Five miles south of downtown Los Angeles, one industrial block in Vernon uses as much electricity as a small town.

Inside the three-story, 242,000-square-foot building known as LAX01, rows of advanced artificial intelligence chips hum across six data processing buildings, consuming enough electricity to power more than 26,400 homes for a year. The processors are part of a fast-growing network of data centers transforming this rusty industrial corner of Los Angeles County.

Vernon has a little more 200 residents and a long, colorful history dating back to its industrial roots. Over the years, he has battled corruption scandals and environmental issues. pollution accusations.

It was once on on the verge of being unincorporated amid allegations that it was controlled for decades by a small group of families and their associates. His story helped inspire season of the HBO crime drama True Detective.

Today, Vernon is emerging as the unlikely hub of Southern California's artificial intelligence infrastructure.

“The race for superintelligence is changing infrastructure requirements across all industries,” said Michael Wall, executive vice president of Prime Data Centers, which built the Vernon data center. “We are working to provide enterprises with the foundation they need to build and implement the next generation of artificial intelligence models—faster, more efficiently, and at scale.”

Prime and other developers, including Goodman Group, CoreSiteAnd Digital real estate, plans to build a new data center with hundreds of megawatts of capacity in Vernon, said Darren Eads, managing director of data center specialist JLL.

Companies are buying up property in Vernon and renovating it, installing modern cooling systems in old office buildings and filling a closed slaughterhouse that once housed pigswith advanced chips.

“It’s been a while since we’ve seen new data center development in Southern California,” Eads said. “A new wave is hitting the coast, driven primarily by artificial intelligence.”

Construction is underway throughout the country.

According to Google, Amazon, Microsoft and Meta, they will invest $465 billion in 2025 to create computing and networking infrastructure for artificial intelligence. Goldman Sachs.

One Harvard economist has estimated that without investment in data centers, America's gross domestic product could virtually grind to a halt this year.

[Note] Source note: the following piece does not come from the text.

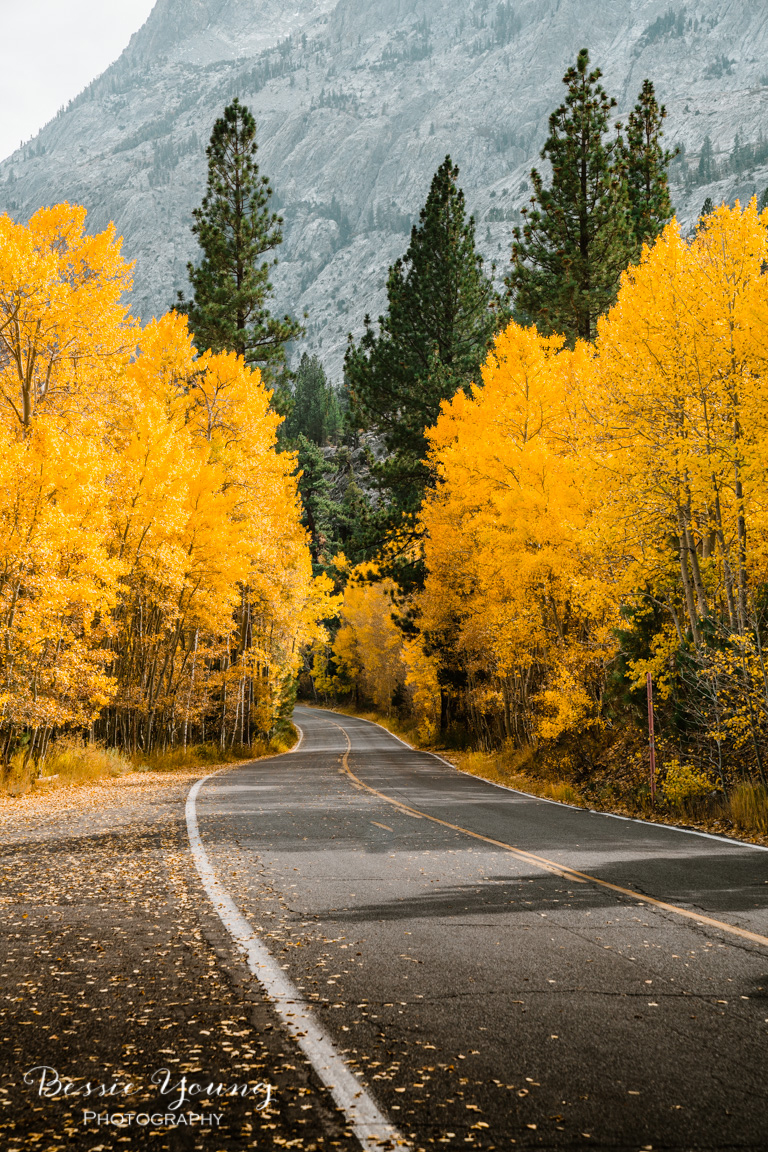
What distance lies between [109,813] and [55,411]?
33.0 feet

There are more than 70 data centers in Los Angeles. Their center has long been the One Wilshire building in downtown Los Angeles. It is the destination of huge undersea cables connecting the US to Asia.

All the major carriers are located inside the building, creating a dense ecosystem of data centers for providers like Netflix, Amazon and Microsoft.

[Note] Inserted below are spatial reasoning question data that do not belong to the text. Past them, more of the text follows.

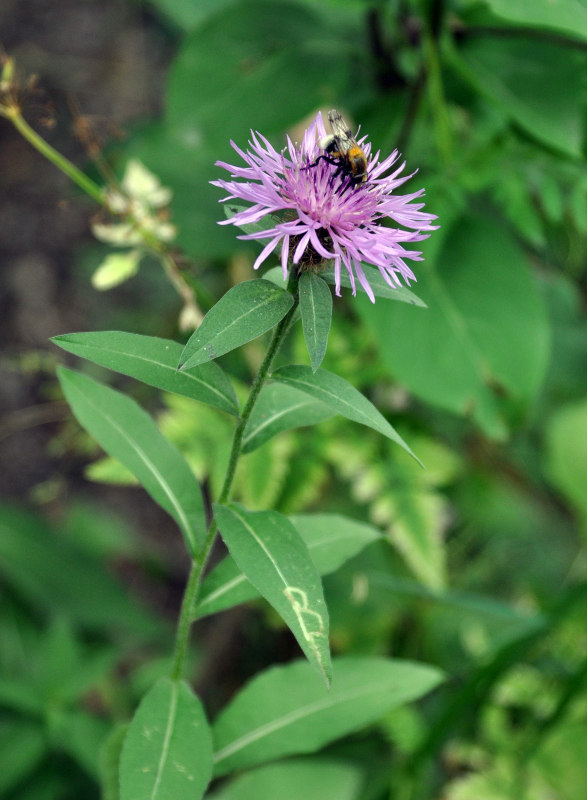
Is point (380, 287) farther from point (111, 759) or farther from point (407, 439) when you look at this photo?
point (407, 439)

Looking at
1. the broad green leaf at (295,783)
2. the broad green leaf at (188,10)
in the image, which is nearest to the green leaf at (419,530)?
the broad green leaf at (295,783)

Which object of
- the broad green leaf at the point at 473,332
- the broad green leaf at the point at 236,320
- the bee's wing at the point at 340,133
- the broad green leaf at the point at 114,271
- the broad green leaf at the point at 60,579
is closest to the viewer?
the broad green leaf at the point at 236,320

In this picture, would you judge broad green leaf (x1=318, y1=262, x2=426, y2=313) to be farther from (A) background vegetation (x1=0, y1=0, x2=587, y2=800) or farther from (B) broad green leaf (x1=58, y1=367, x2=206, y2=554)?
(A) background vegetation (x1=0, y1=0, x2=587, y2=800)

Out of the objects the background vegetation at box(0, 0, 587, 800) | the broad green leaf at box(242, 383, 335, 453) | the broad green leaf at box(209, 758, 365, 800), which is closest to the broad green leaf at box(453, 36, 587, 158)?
the background vegetation at box(0, 0, 587, 800)

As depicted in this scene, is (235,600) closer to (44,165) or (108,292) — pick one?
(108,292)

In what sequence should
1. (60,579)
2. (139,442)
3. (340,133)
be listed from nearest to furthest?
(340,133) < (139,442) < (60,579)

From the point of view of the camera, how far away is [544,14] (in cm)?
115

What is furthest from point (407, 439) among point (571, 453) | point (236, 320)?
point (236, 320)

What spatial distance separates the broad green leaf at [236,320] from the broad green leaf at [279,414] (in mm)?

As One Wilshire becomes increasingly crowded, data center companies are opening in Vernon, attracted by its independent, relatively inexpensive electricity and proximity to One Wilshire.

Vernon operates its own publicly owned utility company that provides electricity, water, gas and fiber-optic internet to customers. This allows the city to offer excess power at rates half those of other Southern California suppliers.

Vernon is also attractive because of his lack of NIMBYism.

Its population is so small that there are few neighbors around to notice or protest any potential noise pollution or other environmental impacts emanating from the data centers.

Across the country, communities have blocked or delayed billions of dollars in planned data center investments, fearing they could use up too much water and cause electricity rates to rise.

Opposition arises in both red and blue counties and affects both urban and rural communities. One local example is the ongoing delay in construction of a proposed data center in Monterey Park.

Vernon responded to a request for comment by sharing a frequently asked questions document that said the addition would not impact energy prices or water availability for residents or businesses.

“No additional purchases of electricity or water are required to support the new electrical load and water demand, costs that often result in rate increases in other utility jurisdictions,” the document states.

“To date, the City has not received any objections from the public,” a spokesperson said in an email.

Some analysts say increased demand for electricity, as well as the rising cost of building the infrastructure to deliver it, will inevitably lead to higher electricity tariffs.

California is already the third-largest data center in the country, behind Texas and Virginia. Electricity consumption will reach a record due to the demand for electricity in data centers. Utilities such as Pacific Gas & Electric plan to spend $73 billion to upgrade transmission lines.

Bloomberg analysis shows that over five years, energy costs have risen by as much as 267% in areas near data centers.

California has historically been a market that data centers have avoided whenever possible due to the state's high land and power prices and burdensome regulations.

JLL's Eads noted that local regulations limit projects to 49.9 megawatts to avoid excessive paperwork and licensing requirements for larger facilities. That's one reason the proposed data centers in Vernon fall below that threshold.

However, the demand for AI continues to grow. If this continues, even Vernon's excess capacity could reach its limit due to the influx of new data centers, analysts say.

“We weren't talking about megawatts when we thought about data centers; we tend to think only in terms of kilowatts,” Robert Brooks, vice president of sales for Lambda, the cloud computing company that leased most of the LAX01 data center.